(PROBLEM DETAILS)
Repeat word for word the line with "How much distance" and every line after it until the records below run out.

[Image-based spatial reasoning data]
* Start *

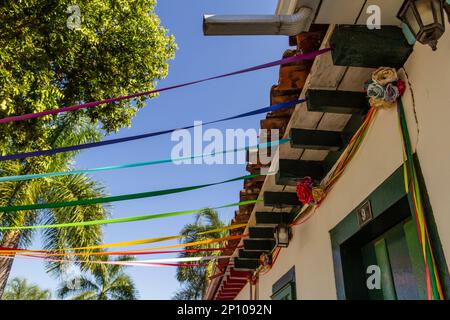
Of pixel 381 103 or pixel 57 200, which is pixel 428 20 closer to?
pixel 381 103

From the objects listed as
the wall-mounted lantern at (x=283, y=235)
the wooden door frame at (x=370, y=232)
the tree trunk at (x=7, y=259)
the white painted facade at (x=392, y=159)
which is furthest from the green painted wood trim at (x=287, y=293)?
the tree trunk at (x=7, y=259)

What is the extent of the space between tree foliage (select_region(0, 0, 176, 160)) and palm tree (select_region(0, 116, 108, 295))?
2091 mm

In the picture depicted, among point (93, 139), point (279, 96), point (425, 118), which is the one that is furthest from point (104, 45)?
point (425, 118)

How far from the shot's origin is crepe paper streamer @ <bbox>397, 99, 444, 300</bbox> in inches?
68.9

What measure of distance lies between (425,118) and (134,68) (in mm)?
4845

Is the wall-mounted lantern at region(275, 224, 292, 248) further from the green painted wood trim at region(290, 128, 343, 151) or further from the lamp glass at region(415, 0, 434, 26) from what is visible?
the lamp glass at region(415, 0, 434, 26)

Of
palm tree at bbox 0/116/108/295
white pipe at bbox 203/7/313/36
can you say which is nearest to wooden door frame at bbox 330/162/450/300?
white pipe at bbox 203/7/313/36

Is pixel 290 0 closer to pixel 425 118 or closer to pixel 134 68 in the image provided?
pixel 425 118

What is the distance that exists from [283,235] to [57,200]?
23.3 ft

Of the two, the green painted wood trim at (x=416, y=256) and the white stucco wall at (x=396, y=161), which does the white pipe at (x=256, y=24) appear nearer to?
the white stucco wall at (x=396, y=161)

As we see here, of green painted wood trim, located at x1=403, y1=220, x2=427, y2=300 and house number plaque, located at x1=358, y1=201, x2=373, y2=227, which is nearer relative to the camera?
green painted wood trim, located at x1=403, y1=220, x2=427, y2=300

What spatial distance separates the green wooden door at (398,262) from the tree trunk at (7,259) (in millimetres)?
8613

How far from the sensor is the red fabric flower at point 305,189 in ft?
10.8

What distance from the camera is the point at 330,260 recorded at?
3137 mm
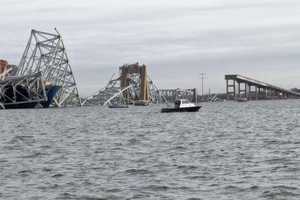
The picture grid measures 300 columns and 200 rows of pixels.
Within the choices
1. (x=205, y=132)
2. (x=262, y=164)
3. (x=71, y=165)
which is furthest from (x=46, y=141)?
(x=262, y=164)

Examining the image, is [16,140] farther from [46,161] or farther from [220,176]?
[220,176]

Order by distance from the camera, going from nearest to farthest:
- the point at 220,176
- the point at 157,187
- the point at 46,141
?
the point at 157,187, the point at 220,176, the point at 46,141

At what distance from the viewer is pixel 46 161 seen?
4594 centimetres

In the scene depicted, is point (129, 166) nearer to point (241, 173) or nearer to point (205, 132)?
point (241, 173)

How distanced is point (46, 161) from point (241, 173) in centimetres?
1304

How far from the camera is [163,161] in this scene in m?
44.2

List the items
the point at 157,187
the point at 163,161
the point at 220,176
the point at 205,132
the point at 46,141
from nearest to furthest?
the point at 157,187 < the point at 220,176 < the point at 163,161 < the point at 46,141 < the point at 205,132

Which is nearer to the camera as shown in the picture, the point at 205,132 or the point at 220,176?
the point at 220,176

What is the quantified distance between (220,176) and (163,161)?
7469 mm

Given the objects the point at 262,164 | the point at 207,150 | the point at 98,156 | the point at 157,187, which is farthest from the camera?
the point at 207,150

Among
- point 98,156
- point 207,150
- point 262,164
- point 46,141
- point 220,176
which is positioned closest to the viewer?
point 220,176

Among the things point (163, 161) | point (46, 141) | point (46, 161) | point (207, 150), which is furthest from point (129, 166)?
point (46, 141)

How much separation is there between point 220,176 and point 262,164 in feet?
16.0

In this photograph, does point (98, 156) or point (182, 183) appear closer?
point (182, 183)
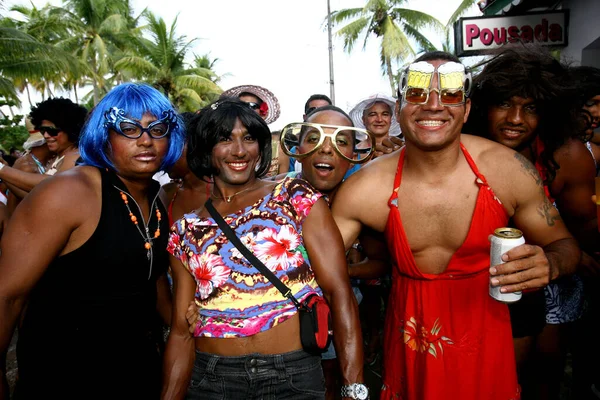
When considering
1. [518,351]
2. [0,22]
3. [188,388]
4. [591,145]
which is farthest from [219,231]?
[0,22]

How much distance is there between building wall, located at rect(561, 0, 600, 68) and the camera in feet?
21.8

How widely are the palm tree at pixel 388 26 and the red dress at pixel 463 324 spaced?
1016 inches

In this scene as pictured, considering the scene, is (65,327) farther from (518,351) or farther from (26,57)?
(26,57)

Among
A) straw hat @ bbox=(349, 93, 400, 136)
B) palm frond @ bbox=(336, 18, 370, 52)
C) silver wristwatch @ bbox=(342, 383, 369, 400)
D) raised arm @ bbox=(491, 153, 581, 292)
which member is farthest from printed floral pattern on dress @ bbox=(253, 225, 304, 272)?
palm frond @ bbox=(336, 18, 370, 52)

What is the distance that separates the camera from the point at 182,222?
2.15m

* End *

(FULL RESPONSE)
How much distance is there between building wall, located at rect(561, 0, 600, 68) and the camera in feet?
21.8

How widely are the palm tree at pixel 388 26 and the red dress at pixel 463 324 spaced?
1016 inches

In this scene as pictured, considering the scene, is (65,327) farther from (518,351) or farther from (26,57)?
(26,57)

Among
A) straw hat @ bbox=(349, 93, 400, 136)
B) palm frond @ bbox=(336, 18, 370, 52)
C) silver wristwatch @ bbox=(342, 383, 369, 400)
D) raised arm @ bbox=(491, 153, 581, 292)
which member is farthest from printed floral pattern on dress @ bbox=(253, 225, 304, 272)?
palm frond @ bbox=(336, 18, 370, 52)

What is the distance that separates the camera from the point at 182,222?
2.15m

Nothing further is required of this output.